__Tasks__:
A: List every named place mentioned in the furmeet account below.
B: For each statement, say whether it agrees with the furmeet account below, and quote the words that decide it. (i) The writer got the address from Hoopy. (ii) The parking sign shows a 60-cent charge. (iii) The writer did a reality check at the ticket machine.
C: Write out the furmeet account below word for word, from "OHANA Lounge was" to "of the furmeet.".

__Extract to read__:
______
OHANA Lounge was the official venue of the Lübecker Stammtisch. I’m not sure if this is the normal location, as this was my first time here. I had gotten the address from Torben, as well as some parking suggestions from Hoopy. I was in a super good mood already, and was particularity excited for this, the second, official half of the furmeet.
Between the drive from Kiel, and the short trip from Vegas Bowling to OHANA, I had consumed almost 5 liters of sugar-free tea, as well as a can of generic energy drink. As a caffeine powered lifeform, my energy levels were running high, and my social skills artificially heightened. I would soon be called “confident,” and forced to laugh, as I’m unsure how much of that particular character attribute of mine is real, and how much is drug induced. I suppose it doesn’t make much of a difference.
I’m quite fond of caffeinated beverages, especially the teas. Yerba Mate being my all-time favorite, when it’s available, which is almost never. If I’m going to be living in a place for more than a few weeks, I usually track down a kilogram of the stuff, but recently I’ve not invested the effort.
The parking lot is easily located, and the sign indicates a reasonable 60-cent charge. The ticket machine is speaking in a drunken haze of digital randomness — the typical gibberish that is indicative of a false reality — the kind of sighting that is a strong indicator that you are actually asleep, or in a coma, and that everything you are currently experiencing is a fantasy created in real-time by (half of) your own brain — but is still willing to give up a ticket, when I politely request one, with a soft push of the only available button. It had briefly occurred to me to do a reality check — a special exercise to test for consciousness — but I decided that I was enjoying myself enough that I’d prefer not to know if this wasn’t real. I suppose it doesn’t make much of a difference. Perception is reality to the person doing the perceiving, after all.
______
__Excerpted data__:

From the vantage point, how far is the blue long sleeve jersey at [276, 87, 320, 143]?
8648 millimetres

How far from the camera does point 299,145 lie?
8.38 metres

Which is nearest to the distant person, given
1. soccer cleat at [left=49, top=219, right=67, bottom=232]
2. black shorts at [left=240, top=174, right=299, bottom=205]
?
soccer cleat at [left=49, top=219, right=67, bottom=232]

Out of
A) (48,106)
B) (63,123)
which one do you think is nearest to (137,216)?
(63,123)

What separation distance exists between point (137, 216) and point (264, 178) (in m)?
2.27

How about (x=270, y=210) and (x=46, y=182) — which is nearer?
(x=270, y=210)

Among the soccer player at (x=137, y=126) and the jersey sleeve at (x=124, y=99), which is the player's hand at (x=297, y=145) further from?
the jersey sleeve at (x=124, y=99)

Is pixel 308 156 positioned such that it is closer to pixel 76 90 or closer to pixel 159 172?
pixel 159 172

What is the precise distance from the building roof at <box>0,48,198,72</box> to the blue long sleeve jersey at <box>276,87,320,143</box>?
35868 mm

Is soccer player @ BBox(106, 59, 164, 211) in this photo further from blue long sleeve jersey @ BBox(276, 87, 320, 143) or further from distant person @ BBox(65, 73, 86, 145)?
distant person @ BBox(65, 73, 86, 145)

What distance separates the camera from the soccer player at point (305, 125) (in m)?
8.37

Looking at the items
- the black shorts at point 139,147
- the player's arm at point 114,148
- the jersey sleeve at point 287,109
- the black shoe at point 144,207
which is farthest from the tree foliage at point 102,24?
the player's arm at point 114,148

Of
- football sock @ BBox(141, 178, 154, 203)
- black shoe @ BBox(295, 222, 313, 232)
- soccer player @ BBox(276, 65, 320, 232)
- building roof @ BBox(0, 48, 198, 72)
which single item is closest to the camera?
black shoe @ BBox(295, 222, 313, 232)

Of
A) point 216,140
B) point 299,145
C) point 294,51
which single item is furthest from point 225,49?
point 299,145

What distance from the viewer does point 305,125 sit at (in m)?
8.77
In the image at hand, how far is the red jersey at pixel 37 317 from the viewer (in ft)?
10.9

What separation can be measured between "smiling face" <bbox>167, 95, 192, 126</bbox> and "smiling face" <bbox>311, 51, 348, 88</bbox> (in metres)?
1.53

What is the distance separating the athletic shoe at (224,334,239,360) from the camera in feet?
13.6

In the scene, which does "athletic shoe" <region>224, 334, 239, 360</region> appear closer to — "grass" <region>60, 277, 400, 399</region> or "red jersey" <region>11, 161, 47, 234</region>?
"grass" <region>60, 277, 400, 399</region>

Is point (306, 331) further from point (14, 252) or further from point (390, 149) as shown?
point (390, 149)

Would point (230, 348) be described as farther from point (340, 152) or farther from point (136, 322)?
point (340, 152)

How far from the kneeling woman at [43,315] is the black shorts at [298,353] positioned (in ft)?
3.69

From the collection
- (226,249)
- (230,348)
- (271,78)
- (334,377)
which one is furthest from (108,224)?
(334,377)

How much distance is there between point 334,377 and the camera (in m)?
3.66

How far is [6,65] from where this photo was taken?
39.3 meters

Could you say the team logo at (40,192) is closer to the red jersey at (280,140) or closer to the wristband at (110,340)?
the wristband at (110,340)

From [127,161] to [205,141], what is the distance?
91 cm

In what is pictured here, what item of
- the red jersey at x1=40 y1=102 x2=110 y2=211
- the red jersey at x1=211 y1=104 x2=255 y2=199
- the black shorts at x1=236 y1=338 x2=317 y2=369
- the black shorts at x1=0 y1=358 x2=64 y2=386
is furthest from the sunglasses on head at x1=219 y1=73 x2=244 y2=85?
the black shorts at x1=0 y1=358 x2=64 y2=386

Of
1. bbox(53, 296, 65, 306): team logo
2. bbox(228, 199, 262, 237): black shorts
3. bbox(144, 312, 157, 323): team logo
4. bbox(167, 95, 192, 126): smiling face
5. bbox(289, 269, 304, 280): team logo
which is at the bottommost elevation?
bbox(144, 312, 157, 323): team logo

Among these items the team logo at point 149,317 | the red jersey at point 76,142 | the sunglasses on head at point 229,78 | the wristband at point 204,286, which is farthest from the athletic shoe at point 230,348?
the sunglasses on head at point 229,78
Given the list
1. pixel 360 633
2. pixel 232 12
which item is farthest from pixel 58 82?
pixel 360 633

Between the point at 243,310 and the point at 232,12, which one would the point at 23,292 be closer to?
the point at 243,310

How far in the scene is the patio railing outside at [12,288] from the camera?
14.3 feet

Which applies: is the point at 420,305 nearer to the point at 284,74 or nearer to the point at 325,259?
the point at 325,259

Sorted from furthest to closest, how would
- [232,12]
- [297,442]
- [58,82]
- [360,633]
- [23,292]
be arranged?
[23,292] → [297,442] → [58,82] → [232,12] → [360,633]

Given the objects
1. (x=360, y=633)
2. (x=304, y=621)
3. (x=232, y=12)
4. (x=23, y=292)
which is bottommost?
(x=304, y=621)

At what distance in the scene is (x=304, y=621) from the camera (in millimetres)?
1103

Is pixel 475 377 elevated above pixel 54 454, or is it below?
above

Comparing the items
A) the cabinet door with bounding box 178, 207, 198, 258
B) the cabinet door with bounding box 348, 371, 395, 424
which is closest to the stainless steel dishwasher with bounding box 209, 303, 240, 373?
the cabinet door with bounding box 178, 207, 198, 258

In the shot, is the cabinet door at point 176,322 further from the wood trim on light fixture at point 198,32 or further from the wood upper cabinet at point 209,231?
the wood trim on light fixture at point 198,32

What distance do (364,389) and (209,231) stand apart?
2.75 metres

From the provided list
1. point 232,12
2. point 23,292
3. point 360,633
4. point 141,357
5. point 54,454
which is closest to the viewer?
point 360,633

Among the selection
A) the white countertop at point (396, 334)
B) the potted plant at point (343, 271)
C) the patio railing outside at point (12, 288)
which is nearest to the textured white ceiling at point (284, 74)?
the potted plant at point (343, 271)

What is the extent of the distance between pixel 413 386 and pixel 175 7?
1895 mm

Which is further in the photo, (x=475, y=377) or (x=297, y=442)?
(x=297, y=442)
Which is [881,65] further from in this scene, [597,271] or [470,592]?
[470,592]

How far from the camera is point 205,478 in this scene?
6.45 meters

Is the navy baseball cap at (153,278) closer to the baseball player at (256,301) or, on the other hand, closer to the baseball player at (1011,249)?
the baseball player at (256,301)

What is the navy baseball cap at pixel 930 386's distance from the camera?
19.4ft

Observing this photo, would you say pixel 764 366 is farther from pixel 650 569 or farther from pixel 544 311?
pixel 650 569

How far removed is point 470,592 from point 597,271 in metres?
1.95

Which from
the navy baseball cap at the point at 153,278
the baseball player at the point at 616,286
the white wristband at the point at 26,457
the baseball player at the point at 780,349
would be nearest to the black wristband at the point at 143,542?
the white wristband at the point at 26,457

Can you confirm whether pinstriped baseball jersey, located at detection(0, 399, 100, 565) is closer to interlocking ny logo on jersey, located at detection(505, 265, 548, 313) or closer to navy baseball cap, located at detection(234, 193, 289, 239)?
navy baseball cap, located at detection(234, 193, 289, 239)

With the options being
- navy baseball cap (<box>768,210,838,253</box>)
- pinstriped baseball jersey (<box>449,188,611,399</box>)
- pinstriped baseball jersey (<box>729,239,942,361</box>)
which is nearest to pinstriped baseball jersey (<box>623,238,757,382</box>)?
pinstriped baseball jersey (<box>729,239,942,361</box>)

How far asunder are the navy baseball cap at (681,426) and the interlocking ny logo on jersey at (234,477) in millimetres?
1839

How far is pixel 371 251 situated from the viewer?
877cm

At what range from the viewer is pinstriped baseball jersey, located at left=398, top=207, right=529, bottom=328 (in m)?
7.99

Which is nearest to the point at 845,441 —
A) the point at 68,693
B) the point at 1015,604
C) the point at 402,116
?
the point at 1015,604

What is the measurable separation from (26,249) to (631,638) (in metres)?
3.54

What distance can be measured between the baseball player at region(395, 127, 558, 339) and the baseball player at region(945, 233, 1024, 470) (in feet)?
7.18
______
__Written responses__:
A: OHANA Lounge, Kiel, Vegas Bowling

B:
(i) No: "I had gotten the address from Torben"
(ii) Yes: "the sign indicates a reasonable 60-cent charge"
(iii) No: "but I decided that I was enjoying myself enough that I’d prefer not to know if this wasn’t real"

C:
OHANA Lounge was the official venue of the Lübecker Stammtisch. I’m not sure if this is the normal location, as this was my first time here. I had gotten the address from Torben, as well as some parking suggestions from Hoopy. I was in a super good mood already, and was particularity excited for this, the second, official half of the furmeet.